EXCERPTED TEXT ▸
Re: Column lookup in a row performance

From: Павлухин Иван <vololo100(at)gmail(dot)com>
To: David Rowley <david(dot)rowley(at)2ndquadrant(dot)com>
Cc: pgsql-general <pgsql-general(at)postgresql(dot)org>
Subject: Re: Column lookup in a row performance
Date: 2019-03-26 15:16:21
Message-ID: CAOykqKefnGPySQDKdwvk8g_bM3WnQOXMrf33Nv-oW0hYn3T3eg@mail.gmail.com
Views: Raw Message | Whole Thread | Download mbox | Resend email
Thread:
Lists: pgsql-general

Hi David,

Thank you for your response. I understand that postgresql behaves good
for fixed-length NOT NULL columns stored in the beginning of a tuple.
But let's imagine a use case when we just have many NOT NULL
variable-length columns. With current storage format accessing a first
column is faster than accessing a last one.

DATASET ENTRIES ▸
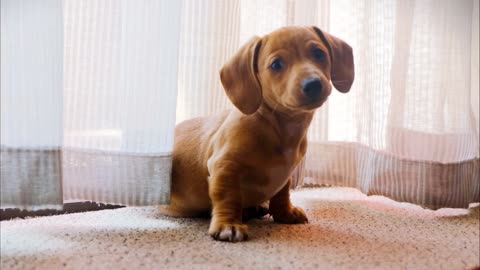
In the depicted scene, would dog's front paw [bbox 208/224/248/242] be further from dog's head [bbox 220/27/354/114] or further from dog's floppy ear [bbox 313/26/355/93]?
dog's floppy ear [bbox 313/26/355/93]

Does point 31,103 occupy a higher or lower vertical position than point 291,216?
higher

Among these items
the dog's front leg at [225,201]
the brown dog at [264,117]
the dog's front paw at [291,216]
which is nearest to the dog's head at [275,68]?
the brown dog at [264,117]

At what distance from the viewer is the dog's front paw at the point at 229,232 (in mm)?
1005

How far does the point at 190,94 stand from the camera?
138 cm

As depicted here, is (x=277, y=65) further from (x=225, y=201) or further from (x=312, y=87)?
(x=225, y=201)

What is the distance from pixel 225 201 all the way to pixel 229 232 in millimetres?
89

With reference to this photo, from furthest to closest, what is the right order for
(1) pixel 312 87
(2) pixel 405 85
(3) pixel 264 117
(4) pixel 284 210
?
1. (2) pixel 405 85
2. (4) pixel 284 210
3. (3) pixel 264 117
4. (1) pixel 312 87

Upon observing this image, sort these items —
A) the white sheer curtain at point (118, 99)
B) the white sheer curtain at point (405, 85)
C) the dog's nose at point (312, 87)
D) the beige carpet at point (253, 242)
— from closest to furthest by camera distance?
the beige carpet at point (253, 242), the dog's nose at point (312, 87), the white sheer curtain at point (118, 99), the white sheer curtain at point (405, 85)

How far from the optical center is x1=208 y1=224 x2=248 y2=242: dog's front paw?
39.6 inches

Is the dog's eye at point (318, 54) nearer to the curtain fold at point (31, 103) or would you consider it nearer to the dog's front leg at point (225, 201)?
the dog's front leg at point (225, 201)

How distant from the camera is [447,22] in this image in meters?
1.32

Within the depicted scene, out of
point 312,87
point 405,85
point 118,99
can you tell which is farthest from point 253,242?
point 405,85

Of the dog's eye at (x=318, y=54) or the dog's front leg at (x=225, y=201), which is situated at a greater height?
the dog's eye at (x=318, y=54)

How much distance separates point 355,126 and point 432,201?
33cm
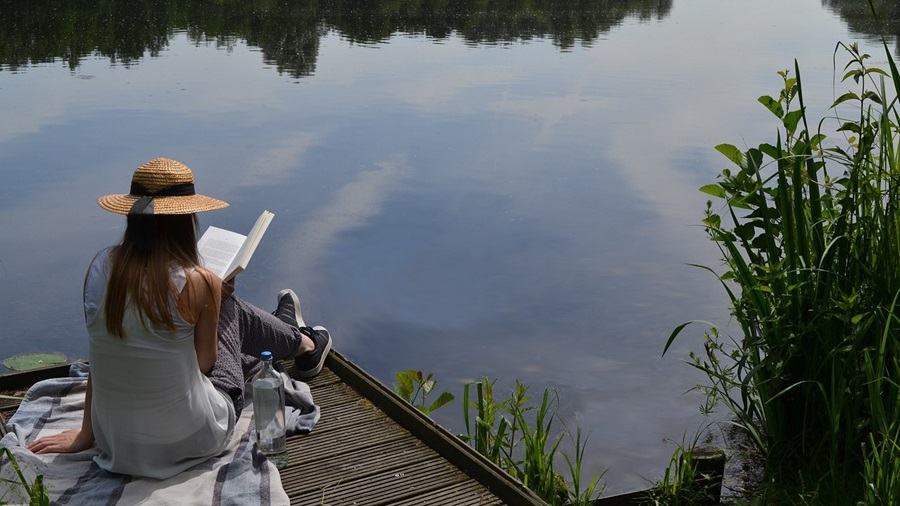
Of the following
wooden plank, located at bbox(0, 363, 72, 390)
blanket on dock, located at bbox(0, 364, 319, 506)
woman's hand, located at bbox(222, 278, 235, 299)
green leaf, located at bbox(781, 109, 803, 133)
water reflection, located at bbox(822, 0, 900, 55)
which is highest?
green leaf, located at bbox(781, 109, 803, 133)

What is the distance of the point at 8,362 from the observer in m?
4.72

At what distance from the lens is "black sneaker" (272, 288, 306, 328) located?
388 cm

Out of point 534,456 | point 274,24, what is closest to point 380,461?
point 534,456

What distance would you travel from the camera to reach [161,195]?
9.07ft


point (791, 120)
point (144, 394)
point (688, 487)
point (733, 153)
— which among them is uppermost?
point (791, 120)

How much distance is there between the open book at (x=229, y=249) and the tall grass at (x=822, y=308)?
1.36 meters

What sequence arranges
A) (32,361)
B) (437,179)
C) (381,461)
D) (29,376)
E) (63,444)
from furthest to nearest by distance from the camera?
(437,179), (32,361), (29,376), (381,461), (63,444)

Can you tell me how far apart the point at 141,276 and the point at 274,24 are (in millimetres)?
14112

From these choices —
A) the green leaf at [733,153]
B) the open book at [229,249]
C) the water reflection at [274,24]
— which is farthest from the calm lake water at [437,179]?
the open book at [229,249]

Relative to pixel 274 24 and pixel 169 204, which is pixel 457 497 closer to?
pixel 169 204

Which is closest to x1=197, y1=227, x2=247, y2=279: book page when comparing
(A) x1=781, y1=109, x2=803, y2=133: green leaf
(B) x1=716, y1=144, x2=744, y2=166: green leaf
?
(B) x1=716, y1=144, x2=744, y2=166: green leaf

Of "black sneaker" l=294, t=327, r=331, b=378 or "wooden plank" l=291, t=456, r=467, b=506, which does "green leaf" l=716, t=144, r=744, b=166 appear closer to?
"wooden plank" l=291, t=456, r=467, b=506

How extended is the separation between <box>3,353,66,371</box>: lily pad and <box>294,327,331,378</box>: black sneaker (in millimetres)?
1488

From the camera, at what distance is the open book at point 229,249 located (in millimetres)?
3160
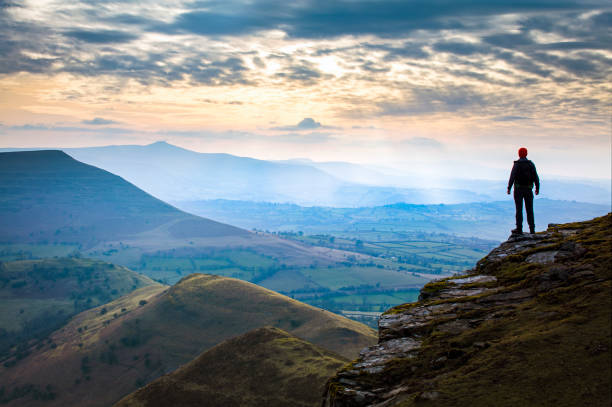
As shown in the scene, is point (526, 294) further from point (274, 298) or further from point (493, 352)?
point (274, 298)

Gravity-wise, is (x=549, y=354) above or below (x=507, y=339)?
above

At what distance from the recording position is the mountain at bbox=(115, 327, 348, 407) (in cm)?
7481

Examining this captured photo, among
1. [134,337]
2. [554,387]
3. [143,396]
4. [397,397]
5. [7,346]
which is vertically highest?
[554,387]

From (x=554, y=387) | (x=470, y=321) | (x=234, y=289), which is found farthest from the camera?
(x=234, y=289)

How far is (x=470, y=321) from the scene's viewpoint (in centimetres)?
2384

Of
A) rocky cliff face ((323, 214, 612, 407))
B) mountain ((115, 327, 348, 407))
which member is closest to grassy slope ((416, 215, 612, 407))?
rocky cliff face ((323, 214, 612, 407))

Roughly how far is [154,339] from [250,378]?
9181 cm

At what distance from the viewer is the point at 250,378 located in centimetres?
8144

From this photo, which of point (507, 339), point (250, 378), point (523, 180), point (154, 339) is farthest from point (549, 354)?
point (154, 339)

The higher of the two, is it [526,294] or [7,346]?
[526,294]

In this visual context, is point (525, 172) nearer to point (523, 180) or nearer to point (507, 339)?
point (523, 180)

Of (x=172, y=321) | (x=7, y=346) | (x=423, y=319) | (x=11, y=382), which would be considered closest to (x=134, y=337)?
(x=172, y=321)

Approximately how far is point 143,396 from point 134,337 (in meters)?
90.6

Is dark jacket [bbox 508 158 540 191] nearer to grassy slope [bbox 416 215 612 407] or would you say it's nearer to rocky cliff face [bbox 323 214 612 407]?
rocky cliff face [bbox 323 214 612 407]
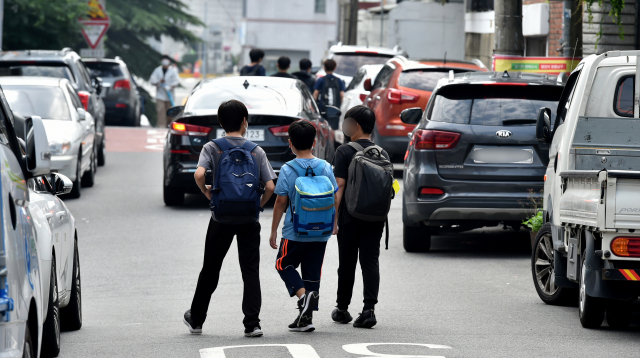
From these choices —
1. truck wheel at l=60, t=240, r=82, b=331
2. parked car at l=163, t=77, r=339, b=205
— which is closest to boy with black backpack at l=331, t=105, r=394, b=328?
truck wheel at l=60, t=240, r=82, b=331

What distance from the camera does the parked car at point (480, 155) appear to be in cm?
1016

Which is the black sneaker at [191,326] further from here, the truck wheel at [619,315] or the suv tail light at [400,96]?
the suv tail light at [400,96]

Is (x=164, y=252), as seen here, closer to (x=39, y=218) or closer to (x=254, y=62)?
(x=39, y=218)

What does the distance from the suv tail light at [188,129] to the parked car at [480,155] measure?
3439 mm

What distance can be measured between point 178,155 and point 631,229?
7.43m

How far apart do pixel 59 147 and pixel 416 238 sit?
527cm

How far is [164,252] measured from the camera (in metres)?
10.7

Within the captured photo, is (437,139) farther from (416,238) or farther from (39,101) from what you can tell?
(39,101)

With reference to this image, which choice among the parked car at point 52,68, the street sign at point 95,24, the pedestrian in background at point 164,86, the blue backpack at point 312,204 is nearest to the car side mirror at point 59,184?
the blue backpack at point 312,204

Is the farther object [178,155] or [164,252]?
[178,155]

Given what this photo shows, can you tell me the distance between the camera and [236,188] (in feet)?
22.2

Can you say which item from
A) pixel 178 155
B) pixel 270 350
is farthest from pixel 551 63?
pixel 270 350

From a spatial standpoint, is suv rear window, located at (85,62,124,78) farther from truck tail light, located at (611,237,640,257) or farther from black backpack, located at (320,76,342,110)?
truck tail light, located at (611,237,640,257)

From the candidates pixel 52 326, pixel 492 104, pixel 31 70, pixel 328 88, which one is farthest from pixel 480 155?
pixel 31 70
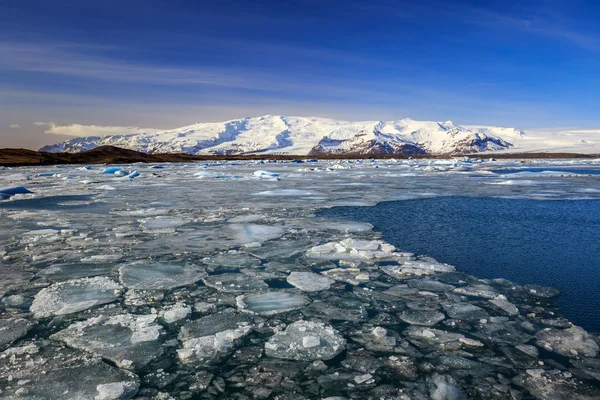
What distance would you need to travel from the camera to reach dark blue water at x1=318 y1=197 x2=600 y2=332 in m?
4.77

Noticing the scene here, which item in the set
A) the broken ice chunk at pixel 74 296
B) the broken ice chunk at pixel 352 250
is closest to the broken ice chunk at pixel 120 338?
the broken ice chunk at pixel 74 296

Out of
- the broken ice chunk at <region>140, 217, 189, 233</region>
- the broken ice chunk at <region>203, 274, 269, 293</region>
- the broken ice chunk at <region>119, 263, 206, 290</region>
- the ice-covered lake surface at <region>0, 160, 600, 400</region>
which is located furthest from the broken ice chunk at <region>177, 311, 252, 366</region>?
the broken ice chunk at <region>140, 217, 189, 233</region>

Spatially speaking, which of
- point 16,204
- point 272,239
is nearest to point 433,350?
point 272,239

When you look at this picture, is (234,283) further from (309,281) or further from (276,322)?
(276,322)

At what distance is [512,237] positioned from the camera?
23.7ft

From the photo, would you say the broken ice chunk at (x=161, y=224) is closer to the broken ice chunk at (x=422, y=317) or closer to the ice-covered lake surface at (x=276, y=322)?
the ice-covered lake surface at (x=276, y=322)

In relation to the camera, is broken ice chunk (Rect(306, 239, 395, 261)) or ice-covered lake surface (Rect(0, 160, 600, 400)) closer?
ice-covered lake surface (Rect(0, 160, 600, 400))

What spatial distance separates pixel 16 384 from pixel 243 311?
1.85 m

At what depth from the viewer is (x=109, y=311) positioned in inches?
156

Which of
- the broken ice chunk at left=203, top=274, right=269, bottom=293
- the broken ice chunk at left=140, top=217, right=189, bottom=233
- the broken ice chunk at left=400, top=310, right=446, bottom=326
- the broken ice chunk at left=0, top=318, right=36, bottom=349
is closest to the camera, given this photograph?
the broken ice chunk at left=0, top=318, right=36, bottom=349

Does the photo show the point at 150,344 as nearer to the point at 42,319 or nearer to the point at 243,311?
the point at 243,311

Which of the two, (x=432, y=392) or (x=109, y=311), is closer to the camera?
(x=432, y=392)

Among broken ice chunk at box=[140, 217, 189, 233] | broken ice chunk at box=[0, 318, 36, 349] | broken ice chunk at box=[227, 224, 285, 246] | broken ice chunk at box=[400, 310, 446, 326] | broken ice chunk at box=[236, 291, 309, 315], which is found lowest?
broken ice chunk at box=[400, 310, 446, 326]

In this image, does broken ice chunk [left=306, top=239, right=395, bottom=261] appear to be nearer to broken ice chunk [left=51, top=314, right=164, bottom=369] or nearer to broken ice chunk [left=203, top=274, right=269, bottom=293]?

WRITTEN EXERCISE ▸ Could you transcribe the column lookup message word for word, beginning at the words "From: Павлухин Иван" and stopping after "of a tuple."?

EXPECTED ANSWER ▸
From: Павлухин Иван <vololo100(at)gmail(dot)com>
To: David Rowley <david(dot)rowley(at)2ndquadrant(dot)com>
Cc: pgsql-general <pgsql-general(at)postgresql(dot)org>
Subject: Re: Column lookup in a row performance
Date: 2019-03-26 15:16:21
Message-ID: CAOykqKefnGPySQDKdwvk8g_bM3WnQOXMrf33Nv-oW0hYn3T3eg@mail.gmail.com
Views: Raw Message | Whole Thread | Download mbox | Resend email
Thread:
Lists: pgsql-general

Hi David,

Thank you for your response. I understand that postgresql behaves good
for fixed-length NOT NULL columns stored in the beginning of a tuple.